GERİ

Kovboy

Bu kelime akla ilk neyi getiriyor diye sorsam, Hollywood filmlerinden pek çok şey fırlar ki benim yaşımdakiler için bu John Wayne’dır. Kovboy deyince akla atlar, kementler, şapkalar, çizmeler, kahramanlık/özgürlük mücadeleleri, uzun elbiseli zarif kızlar, tekmeyle açılan bar kapıları, içkiler, sigaralar, daha neler neler gelir ama sığır gelmez. Oysa cowboy, sığır güden kişi yani bildiğimiz çoban demektir (cow: sığır, boy oğlan). Bir kovboyun bizim çobandan en önemli farkı sığır sürüsünü kangal köpek eşliğinde koşturarak değil de at üstünde kement atarak güdüyor olmasıdır. Çobanlık tercih edilecek iş değildir. Mesai saati bellisiz, insanlardan ve yerleşimlerden uzak, çok çalıştırıp az kazandıran bir iştir. Üstelik de adı üstünde (boy) sadece genç erkeklerin işidir. Elbette en yoksul olanlarının.

İç Batı Anadolu’nun şimdi hatırlayamadığım gözden ırak bir yaylasında ömrümde ilk kez bir kadın çobanla karşılaşmıştım. Pek de araba geçmediği için sürüsü yola da yayıldığından, bizim motorun sesiyle hayvanlarını toparlamak için dört bir yana koşturmasını görünce mola verip sohbet etmiştik. Dağ başında yapayalnız çobanlık yapması bize ürkütücü gelmişti ama bana iyi geliyor demişti. İnsanların yanında olduğumdan daha rahatım hayvanların yanında, demişti. Ayaküstü çektiklerini anlatmıştı. Güzel okuduğu halde kız diye okuldan alınması yüzünden ailesine ve insanlara küstüğünü, dağda bayırda dolanarak kendini oyalamasa hayatının çekilmez olduğunu anlatmıştı. Öyle aklı başında bir kadındı öyle de güzel konuşuyordu ki ister istemez kendimle ve yanımda yöremde yaşayan kadınlarla kıyaslamıştım. Hiç birimizden bir eksiği yoktu, hatta fazlası vardı. Bizden tek farkı, bizden başka bir yerde doğmuş olmasıydı…
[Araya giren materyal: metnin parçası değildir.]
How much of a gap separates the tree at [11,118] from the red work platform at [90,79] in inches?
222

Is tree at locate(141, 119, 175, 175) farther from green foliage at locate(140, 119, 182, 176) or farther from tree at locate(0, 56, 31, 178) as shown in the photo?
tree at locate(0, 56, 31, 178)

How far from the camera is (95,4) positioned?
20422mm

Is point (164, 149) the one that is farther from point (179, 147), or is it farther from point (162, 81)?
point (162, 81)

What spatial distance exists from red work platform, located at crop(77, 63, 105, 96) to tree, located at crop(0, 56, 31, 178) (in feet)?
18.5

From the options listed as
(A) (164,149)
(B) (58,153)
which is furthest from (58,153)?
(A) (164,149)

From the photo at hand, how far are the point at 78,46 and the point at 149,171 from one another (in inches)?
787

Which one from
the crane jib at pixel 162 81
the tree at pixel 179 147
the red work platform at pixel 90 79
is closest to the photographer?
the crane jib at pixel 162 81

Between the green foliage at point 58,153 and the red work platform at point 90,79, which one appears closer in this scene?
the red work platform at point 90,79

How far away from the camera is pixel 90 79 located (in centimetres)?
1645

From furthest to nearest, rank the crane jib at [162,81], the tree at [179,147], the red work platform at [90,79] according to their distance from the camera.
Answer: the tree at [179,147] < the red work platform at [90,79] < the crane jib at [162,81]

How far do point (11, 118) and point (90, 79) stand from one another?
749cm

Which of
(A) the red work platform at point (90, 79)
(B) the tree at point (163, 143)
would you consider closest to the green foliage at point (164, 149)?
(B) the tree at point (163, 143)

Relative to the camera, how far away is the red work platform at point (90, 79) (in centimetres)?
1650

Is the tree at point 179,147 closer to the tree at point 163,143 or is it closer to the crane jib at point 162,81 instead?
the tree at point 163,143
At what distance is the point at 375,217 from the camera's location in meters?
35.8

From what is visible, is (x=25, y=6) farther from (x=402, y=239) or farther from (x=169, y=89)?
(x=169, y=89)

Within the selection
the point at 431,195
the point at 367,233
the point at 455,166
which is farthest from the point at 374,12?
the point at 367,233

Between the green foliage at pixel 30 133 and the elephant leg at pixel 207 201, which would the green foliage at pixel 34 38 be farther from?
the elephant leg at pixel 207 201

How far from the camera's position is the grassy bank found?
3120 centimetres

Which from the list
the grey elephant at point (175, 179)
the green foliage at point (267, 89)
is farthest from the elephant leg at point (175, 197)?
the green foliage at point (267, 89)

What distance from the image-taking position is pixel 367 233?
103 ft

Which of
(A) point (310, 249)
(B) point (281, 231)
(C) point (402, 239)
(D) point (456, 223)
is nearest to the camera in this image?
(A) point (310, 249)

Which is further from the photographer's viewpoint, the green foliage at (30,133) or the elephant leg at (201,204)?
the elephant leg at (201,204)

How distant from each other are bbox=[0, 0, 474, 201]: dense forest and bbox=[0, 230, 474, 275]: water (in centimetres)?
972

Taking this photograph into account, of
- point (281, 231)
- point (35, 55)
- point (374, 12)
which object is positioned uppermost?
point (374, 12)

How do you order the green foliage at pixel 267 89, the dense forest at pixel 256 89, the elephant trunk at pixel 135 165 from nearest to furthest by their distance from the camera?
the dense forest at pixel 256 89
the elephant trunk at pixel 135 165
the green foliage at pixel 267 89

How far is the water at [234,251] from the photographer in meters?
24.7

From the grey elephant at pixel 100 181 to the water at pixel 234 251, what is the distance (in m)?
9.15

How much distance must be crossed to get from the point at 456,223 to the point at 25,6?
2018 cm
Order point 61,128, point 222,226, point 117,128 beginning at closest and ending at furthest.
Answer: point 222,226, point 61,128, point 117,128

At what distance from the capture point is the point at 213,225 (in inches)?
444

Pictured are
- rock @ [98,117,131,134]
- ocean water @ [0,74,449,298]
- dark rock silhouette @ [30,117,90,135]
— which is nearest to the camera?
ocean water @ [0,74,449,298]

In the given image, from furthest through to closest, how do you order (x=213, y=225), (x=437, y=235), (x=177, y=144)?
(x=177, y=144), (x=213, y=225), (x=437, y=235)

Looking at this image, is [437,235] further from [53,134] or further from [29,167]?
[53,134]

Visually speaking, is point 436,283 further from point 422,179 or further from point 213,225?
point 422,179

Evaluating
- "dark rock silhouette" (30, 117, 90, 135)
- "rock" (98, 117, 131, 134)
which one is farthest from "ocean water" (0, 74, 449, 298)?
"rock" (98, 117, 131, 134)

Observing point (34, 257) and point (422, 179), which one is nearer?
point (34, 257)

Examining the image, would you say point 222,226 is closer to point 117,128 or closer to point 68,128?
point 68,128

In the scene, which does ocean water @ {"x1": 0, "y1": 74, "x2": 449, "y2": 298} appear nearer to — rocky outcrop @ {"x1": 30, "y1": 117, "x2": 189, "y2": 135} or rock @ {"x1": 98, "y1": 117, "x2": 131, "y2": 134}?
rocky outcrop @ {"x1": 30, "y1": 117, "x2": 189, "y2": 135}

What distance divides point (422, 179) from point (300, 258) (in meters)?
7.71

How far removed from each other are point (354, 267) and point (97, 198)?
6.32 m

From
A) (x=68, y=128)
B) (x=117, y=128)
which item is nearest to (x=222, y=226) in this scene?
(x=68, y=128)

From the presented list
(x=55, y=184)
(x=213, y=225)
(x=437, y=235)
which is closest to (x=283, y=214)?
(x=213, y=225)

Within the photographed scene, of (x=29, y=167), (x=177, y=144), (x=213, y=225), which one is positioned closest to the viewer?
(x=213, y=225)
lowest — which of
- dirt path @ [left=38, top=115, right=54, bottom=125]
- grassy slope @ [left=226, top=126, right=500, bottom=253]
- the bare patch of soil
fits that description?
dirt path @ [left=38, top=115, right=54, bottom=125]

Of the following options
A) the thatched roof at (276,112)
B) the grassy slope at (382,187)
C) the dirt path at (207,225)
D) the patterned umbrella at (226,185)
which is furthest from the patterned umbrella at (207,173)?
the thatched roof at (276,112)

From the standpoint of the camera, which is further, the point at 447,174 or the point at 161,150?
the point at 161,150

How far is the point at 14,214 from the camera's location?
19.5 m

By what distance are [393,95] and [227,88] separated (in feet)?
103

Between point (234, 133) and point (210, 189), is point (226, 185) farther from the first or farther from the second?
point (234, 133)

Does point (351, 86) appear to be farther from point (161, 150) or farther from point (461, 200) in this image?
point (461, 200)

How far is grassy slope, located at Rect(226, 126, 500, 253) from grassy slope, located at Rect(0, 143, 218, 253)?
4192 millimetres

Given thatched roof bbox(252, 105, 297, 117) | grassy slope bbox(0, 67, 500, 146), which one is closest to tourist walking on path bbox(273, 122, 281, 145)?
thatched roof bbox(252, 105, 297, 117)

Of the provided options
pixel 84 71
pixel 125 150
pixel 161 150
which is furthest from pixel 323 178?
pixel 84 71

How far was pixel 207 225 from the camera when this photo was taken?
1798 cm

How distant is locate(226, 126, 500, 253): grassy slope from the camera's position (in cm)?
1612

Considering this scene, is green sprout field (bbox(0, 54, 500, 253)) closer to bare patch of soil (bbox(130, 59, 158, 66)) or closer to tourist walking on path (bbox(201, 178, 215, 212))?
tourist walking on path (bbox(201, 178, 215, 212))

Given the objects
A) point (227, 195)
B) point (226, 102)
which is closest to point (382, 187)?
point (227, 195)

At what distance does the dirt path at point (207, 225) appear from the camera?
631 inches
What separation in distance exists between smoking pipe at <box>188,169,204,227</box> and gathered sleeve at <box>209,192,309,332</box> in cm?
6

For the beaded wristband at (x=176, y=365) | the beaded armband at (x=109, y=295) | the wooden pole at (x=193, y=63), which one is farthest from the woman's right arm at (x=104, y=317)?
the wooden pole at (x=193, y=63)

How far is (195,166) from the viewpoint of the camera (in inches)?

Çoban da kovboy da erkek olur. Niye?

Kovboy, çoban gibi değil de bambaşka bir şey gibidir. Peki niye?

Artık ne çoban kaldı ne de kovboy. İyi de niye?

Çoban da kovboy da açık alanda otlayan hayvan sürüsünün yoldaşı ve bekçisidir. Artık hayvancılık açık alanda otlatmayı gerektirmiyor. Dört duvar örüp, ev diye kendimizi içine nasıl hapsettiysek, hayvanları da ahırlara hapsettik; artık biz de açık alanda dolanmıyoruz, hayvanlarımızı da dolandırmıyoruz. Biz de ot toplamıyoruz, hayvanlarımızı da otlatmıyoruz. Artık beslenmek demek, paket açmak demek. Kilit nokta bu: Paket.

Eskiden Hollywood cowboy filmleri çekerek, genç, yakışıklı, güçlü delikanlıların maceralarını izletirdi bize. Çünkü Amerika'da hayvancılığın sürmesi için sürüleri otlatacak diri gençlere ihtiyaç vardı ve boğaz tokluğuna bu ağır işi yaptırmak için onlara “yürü be koçum, en kahraman sensin, en güzel kızlar senin peşine düşecek” diye gaz vermek gerekiyordu. John Wayne’a servet kazandıran o filmler, yoksulluğa doğan ve yoksul kalması mecbur olan gençleri kovboy olmaya özendirmek için çekiliyordu. Artık ahırda paket açarak inek beslendiğine göre niye kovboy filmi çekılsin ki?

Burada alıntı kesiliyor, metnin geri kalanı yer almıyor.